Risvegliarsi alla conoscenza di sé è chiamare questo fatto “spiritualità laica” è solo un modo di dire, dal punto di vista dell’esperienza non può essere dato un nome, quindi spiritualità laica è solo una descrizione dell’indescrivibile.
Diceva un maestro zen “il dito che indica la luna non è la luna”.
Paolo D’Arpini
Ecco dabbasso una poesia che amo molto:
Ci sono così tante luci abbaglianti
nel negozio di lampade
del cervello morente;
dimenticati di loro.
Concentrati nell’essenza,
concentrati nella luce.
La luce fluisce verso di te da tutte le cose,
tutte le persone, tutte le possibili combinazioni
del bene e del male, tutti i pensieri
e tutte le passioni.
Le lampade sono diverse ma la luce è la stessa.
Una sostanza, un’energia, una luce, una mente-luce,
che emette tutte le cose, senza fine.
Un diamante rotante e bruciante,
uno, uno, uno.
Spogliati davanti al silenzio avvolgente ed amorevole.
Resta lì,
finché non vedi la luce con i suoi stessi occhi eterni.
Jallaluddin Mohammad Rumi
(poeta persiano del XIII° secolo)
13 maggio 2008 alle 02:29
Caro Paolo,
Forse il porsi tante domande su tutto, ha la funzione di lenire la nostra paura della morte o della vita; ma c’è poi differenza tra le due cose?
Aia, ecco guizzar via dalla mente un’altra domanda!
Lo vedi come sfuggono al mio controllo queste piccole pesti, che come delle alici argentee scorrazzano a destra e manca nel vasto mare, tenendo ben stretti a sé i punti interrogativi, che si vanno poi ad uncinare nella mia grigia e flaccida materia cerebrale, come spille di platino appuntate sull’artificioso vestito dell’anima.
Abbiamo la testa piena di questi uncini, di questi ami da pesca.
Ogni tanto ci rimangono agganciati tonni e merluzzi ma poi stufi li gettiamo via, perché capiamo che ci sono pesci sempre più succosi e grassi da pescare e allora continuiamo, fino a che riusciamo ad infilzare anche l’ultima delle balene che si era nascosta tra gli iceberg dell’Antartico, e dopo?

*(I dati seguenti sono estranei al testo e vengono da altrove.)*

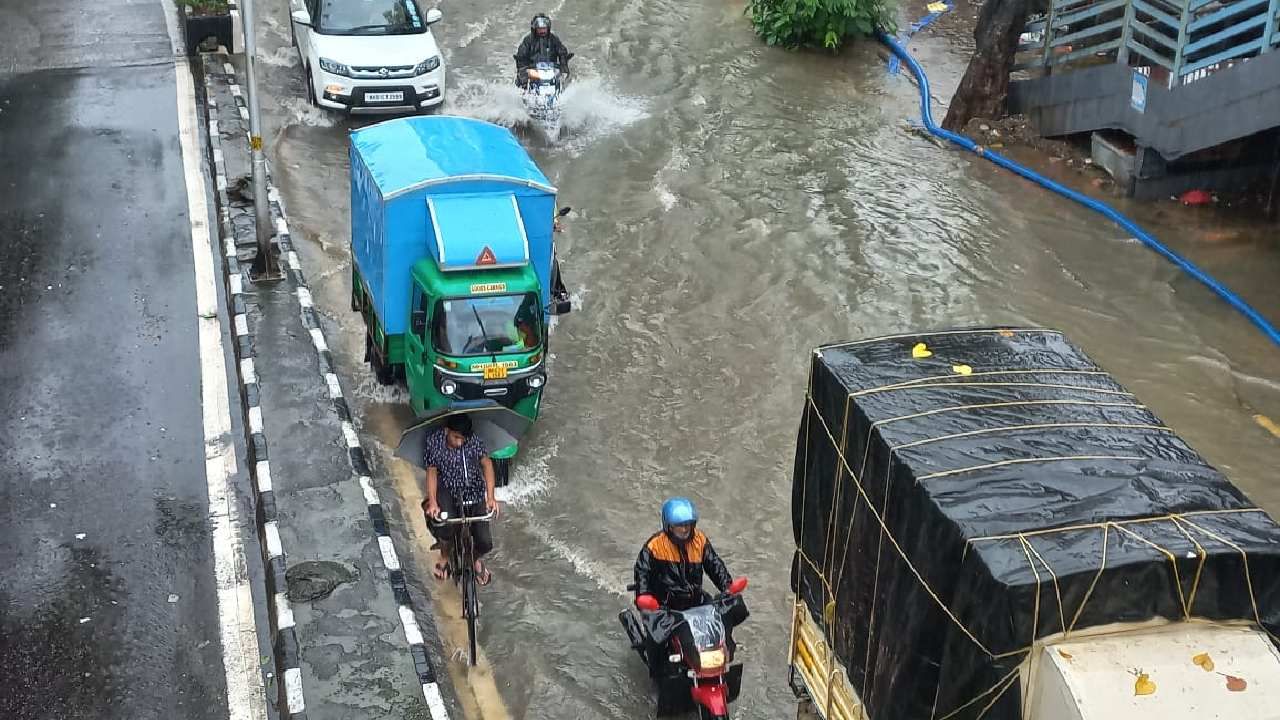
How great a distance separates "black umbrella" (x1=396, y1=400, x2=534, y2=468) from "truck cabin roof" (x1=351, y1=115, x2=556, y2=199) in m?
2.73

Cosa c’è di più grande di una balena?
Certo nulla che trovi posto nel mare, ma solo dopo aver fatto questa scoperta ci accorgiamo increduli che esso è vuoto oramai!

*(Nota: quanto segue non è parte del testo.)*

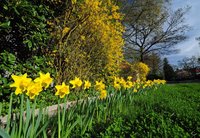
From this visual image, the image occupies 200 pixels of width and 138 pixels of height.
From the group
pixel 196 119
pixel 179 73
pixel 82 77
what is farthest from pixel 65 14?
pixel 179 73

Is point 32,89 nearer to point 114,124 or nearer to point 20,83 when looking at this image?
point 20,83

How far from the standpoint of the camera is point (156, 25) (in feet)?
101

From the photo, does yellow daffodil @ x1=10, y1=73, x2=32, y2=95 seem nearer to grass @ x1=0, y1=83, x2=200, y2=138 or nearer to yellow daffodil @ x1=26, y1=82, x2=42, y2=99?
yellow daffodil @ x1=26, y1=82, x2=42, y2=99

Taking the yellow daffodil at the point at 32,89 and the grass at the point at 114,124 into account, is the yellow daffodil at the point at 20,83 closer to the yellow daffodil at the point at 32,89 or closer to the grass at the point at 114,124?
the yellow daffodil at the point at 32,89

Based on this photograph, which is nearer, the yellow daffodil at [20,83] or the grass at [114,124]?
the yellow daffodil at [20,83]

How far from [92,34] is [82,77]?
1228mm

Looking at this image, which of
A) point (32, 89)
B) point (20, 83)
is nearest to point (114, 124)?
point (32, 89)

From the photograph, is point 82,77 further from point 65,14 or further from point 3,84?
point 3,84

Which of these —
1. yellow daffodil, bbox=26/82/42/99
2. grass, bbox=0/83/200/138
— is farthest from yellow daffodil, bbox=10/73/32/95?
grass, bbox=0/83/200/138

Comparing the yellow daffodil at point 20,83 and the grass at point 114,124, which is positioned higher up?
the yellow daffodil at point 20,83

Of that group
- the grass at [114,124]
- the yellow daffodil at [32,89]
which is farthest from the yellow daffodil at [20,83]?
the grass at [114,124]

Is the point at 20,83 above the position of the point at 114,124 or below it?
above

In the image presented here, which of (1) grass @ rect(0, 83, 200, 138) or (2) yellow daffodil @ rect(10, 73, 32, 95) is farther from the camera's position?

Svuotato da ogni dubbio e cupo, senza più ribelli alici argentee dai riflessi fuorvianti, tra i flutti del mare.
Tutti i pesci e le creature acquatiche che abbiamo ucciso lasciano ora spazio all’acqua che, pur sembrando silenziosa, ci può finalmente raccontare che il mare non può contenere tutti quei pesci che possano saziare la nostra rabbiosa fame d’essere, per farci passare la gastrite dell’angoscia e rimpinzarci di speranze.
D’un tratto ci accorgiamo dell’esistenza, oltre ai pesci, del saggio mare, nel quale ora stiamo nuotando soli e in completo relax, galleggiando sulla superficie dell’acqua come dei morti.

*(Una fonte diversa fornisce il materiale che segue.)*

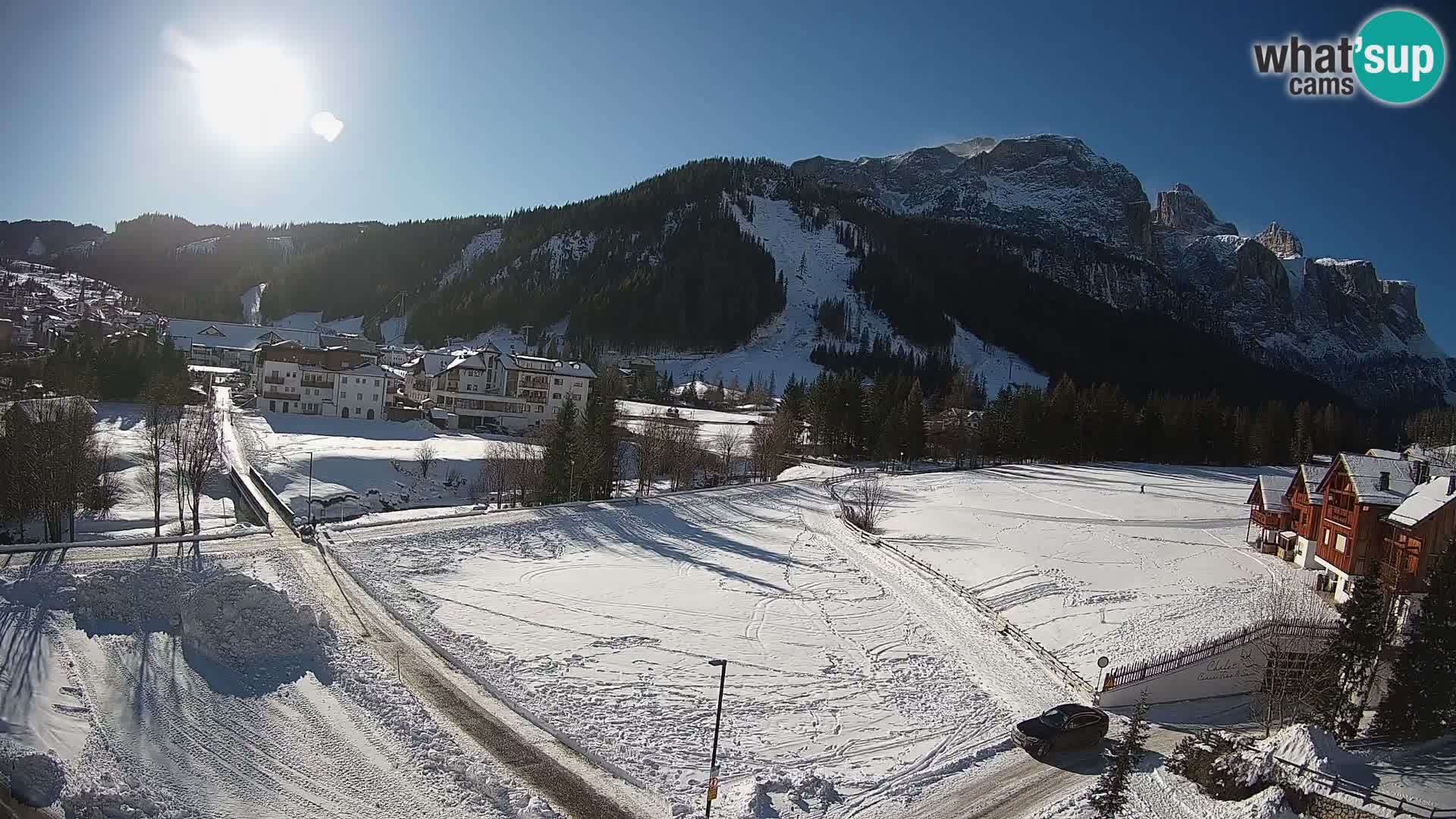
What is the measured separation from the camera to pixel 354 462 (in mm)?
53594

Andando a pesca avevamo conosciuto tutte le creature degli oceani.
Le alghe ci solleticavano i piedi e le stelle marine erano i nostri punti di riferimento, che come dei rassicuranti simboli sapevano indicarci la via per non farci errare senza meta nelle profonde acque del mare.
Ora però, che siamo rimasti soli, ci dimentichiamo pian piano di aver mai veduto dei pesci o qualsiasi altra creatura marina. Infine, senza poter fare più differenze tra noi e loro e a causa del tempo fuggevole, neanche tenerci a galla con dei salvagente gonfi di ricordi, andiamo in apnea.
Così ci scordiamo di essere noi gli umani e pensando di essere dei pesci, ci chiediamo incuriositi dove sono finiti tutti quegli uomini pescatori, le donne e i bambini del mondo.
Un tempo da queste parti se ne vedevano così tanti…
Meglio così!
Vivremo beati, senza paure e più a lungo, senza di loro.
Ora mi chiedo (anche), quale può essere la morale di questo mio agglomerato di libere associazioni, che hanno colorato la bizzarra parabola in stile marinaro.
Forse è quella di riuscire a vedere il tutto da più punti di vista possibili, in modo da accorgerci poi, come dici tu, che siamo tutti uno, nel tutto.